▸ **The task**:
For the material that follows, return exactly the lines from the one with "Q: Fraction of annotators marking 'interacting'?" through the one with "genus: Leptotila", both ends included.

-- Given entries follows --

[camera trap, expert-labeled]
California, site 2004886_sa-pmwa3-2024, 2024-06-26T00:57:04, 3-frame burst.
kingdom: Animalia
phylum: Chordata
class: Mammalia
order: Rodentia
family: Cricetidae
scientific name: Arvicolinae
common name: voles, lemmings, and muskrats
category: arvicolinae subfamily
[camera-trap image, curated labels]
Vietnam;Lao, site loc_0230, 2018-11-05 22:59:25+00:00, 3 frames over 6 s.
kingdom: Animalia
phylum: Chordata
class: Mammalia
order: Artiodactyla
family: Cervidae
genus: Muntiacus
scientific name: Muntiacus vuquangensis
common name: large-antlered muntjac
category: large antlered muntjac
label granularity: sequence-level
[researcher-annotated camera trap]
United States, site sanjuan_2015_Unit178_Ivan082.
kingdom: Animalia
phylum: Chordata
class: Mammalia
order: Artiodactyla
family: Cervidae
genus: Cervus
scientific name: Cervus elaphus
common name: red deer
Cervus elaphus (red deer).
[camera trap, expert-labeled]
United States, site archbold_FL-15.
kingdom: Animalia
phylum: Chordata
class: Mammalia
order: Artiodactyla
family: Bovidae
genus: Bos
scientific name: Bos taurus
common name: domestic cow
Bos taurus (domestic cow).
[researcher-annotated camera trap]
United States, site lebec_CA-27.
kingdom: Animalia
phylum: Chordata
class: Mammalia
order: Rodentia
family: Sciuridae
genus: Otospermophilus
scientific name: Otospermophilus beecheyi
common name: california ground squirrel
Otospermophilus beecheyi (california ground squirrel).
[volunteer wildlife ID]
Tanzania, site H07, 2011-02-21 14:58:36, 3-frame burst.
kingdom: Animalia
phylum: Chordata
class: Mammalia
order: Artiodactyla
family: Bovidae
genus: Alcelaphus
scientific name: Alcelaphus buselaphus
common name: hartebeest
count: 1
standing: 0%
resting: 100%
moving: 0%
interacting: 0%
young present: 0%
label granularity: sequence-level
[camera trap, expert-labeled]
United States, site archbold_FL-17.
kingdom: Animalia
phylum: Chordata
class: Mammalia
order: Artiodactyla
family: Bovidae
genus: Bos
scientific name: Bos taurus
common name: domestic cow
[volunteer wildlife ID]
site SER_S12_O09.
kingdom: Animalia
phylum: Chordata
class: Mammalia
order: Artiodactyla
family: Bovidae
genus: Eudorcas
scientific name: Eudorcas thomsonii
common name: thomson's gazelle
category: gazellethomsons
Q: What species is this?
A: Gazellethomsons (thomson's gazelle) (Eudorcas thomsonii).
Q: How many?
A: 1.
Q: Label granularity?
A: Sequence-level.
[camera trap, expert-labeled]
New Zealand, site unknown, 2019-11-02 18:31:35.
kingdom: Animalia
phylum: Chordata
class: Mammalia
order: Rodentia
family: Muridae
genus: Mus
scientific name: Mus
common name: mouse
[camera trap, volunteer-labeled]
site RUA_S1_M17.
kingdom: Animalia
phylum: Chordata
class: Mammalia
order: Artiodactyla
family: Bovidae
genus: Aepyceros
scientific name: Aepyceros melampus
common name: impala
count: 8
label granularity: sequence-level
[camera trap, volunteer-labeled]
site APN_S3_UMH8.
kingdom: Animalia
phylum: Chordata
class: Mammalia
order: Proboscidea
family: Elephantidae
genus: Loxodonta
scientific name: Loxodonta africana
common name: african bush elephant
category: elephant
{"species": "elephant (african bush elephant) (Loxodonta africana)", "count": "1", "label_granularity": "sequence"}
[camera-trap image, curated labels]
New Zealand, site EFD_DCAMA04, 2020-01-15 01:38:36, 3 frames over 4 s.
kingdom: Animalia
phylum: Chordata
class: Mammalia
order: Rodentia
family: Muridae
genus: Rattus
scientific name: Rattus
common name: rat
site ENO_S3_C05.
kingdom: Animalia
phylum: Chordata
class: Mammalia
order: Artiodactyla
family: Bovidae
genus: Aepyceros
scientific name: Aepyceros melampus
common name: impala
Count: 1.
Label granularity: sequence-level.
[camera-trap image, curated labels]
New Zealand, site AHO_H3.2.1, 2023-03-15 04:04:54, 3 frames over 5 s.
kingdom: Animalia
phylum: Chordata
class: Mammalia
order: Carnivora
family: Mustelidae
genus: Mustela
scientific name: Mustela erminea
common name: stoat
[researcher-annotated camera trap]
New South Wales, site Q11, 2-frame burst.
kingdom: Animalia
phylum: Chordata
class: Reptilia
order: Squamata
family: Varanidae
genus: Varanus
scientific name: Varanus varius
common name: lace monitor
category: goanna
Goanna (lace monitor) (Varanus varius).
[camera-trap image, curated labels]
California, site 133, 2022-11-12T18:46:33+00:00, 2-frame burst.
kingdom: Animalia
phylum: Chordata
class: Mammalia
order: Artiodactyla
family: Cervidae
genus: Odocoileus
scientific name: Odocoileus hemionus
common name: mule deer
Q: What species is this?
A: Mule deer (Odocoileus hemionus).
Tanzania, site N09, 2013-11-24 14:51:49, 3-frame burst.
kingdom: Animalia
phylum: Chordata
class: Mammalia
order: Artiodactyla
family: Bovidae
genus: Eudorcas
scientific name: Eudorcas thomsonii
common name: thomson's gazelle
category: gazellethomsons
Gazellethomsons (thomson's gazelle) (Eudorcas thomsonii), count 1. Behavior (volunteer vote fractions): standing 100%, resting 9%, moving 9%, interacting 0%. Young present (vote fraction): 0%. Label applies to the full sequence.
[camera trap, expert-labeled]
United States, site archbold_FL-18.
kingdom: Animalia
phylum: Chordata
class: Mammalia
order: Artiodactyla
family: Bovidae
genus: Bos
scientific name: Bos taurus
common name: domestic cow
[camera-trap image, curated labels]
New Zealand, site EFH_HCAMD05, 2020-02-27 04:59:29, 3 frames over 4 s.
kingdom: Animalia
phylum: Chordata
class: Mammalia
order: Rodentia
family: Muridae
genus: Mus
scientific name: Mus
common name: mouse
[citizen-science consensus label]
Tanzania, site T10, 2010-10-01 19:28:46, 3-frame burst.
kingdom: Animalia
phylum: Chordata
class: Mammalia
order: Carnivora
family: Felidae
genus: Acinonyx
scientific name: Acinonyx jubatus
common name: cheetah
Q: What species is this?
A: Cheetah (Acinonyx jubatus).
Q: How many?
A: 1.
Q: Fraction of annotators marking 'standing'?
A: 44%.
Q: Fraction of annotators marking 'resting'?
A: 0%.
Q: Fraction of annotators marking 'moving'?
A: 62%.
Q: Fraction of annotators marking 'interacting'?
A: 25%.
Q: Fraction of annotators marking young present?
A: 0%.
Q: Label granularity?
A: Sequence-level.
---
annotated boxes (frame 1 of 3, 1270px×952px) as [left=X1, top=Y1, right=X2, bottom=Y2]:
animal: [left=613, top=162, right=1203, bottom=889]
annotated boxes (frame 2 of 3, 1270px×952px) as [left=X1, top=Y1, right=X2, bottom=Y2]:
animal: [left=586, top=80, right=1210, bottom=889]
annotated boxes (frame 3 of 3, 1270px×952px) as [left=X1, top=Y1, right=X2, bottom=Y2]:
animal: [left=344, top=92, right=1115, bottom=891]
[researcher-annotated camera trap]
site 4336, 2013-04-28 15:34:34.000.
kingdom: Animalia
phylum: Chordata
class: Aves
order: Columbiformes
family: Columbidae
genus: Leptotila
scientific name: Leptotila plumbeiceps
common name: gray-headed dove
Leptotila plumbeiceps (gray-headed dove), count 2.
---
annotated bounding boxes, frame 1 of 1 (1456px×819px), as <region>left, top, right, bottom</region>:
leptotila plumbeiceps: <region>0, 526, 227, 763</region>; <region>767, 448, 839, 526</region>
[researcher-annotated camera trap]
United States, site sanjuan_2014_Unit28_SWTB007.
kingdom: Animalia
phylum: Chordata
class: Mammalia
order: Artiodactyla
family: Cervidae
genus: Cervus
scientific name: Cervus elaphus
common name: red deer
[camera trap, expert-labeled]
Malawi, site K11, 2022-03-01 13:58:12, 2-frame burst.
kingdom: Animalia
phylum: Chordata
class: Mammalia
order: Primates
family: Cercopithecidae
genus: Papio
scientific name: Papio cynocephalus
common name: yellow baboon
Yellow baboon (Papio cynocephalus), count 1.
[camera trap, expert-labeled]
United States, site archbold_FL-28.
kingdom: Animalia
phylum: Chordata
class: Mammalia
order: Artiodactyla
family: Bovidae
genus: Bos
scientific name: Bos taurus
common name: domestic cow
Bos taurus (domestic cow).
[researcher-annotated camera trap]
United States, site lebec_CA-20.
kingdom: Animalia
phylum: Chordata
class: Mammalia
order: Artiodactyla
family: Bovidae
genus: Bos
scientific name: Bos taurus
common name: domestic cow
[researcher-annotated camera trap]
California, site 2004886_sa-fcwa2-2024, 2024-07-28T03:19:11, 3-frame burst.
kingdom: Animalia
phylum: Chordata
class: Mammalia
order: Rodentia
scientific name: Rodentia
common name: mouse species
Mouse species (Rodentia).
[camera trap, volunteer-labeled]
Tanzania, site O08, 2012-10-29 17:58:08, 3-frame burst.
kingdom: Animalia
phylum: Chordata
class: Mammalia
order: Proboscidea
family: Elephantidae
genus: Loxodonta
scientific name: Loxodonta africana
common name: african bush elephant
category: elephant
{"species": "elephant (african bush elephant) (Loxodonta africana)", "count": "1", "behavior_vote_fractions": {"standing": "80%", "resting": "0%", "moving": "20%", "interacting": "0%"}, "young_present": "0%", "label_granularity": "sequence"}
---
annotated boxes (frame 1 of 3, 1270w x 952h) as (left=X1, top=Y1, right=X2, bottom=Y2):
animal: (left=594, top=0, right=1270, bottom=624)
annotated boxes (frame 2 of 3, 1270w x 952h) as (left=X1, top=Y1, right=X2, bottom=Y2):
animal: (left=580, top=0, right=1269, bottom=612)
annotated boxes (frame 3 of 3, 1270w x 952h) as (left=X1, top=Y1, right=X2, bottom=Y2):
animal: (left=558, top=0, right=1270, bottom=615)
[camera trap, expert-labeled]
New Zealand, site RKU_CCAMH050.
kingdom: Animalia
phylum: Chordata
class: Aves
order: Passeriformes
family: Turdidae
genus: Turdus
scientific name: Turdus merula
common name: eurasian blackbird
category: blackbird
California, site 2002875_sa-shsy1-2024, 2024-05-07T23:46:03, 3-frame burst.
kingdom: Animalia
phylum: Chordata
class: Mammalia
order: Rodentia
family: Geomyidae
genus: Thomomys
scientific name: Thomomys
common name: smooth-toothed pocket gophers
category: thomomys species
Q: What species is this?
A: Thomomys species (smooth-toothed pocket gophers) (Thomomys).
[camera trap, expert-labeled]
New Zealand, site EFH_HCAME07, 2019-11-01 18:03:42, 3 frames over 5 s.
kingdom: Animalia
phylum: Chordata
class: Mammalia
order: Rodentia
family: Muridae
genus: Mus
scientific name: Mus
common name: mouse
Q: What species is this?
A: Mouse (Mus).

-- Given entries concluded --

▸ **Task answer**:
Q: Fraction of annotators marking 'interacting'?
A: 25%.
Q: Fraction of annotators marking young present?
A: 0%.
Q: Label granularity?
A: Sequence-level.
---
annotated boxes (frame 1 of 3, 1270px×952px) as [left=X1, top=Y1, right=X2, bottom=Y2]:
animal: [left=613, top=162, right=1203, bottom=889]
annotated boxes (frame 2 of 3, 1270px×952px) as [left=X1, top=Y1, right=X2, bottom=Y2]:
animal: [left=586, top=80, right=1210, bottom=889]
annotated boxes (frame 3 of 3, 1270px×952px) as [left=X1, top=Y1, right=X2, bottom=Y2]:
animal: [left=344, top=92, right=1115, bottom=891]
[researcher-annotated camera trap]
site 4336, 2013-04-28 15:34:34.000.
kingdom: Animalia
phylum: Chordata
class: Aves
order: Columbiformes
family: Columbidae
genus: Leptotila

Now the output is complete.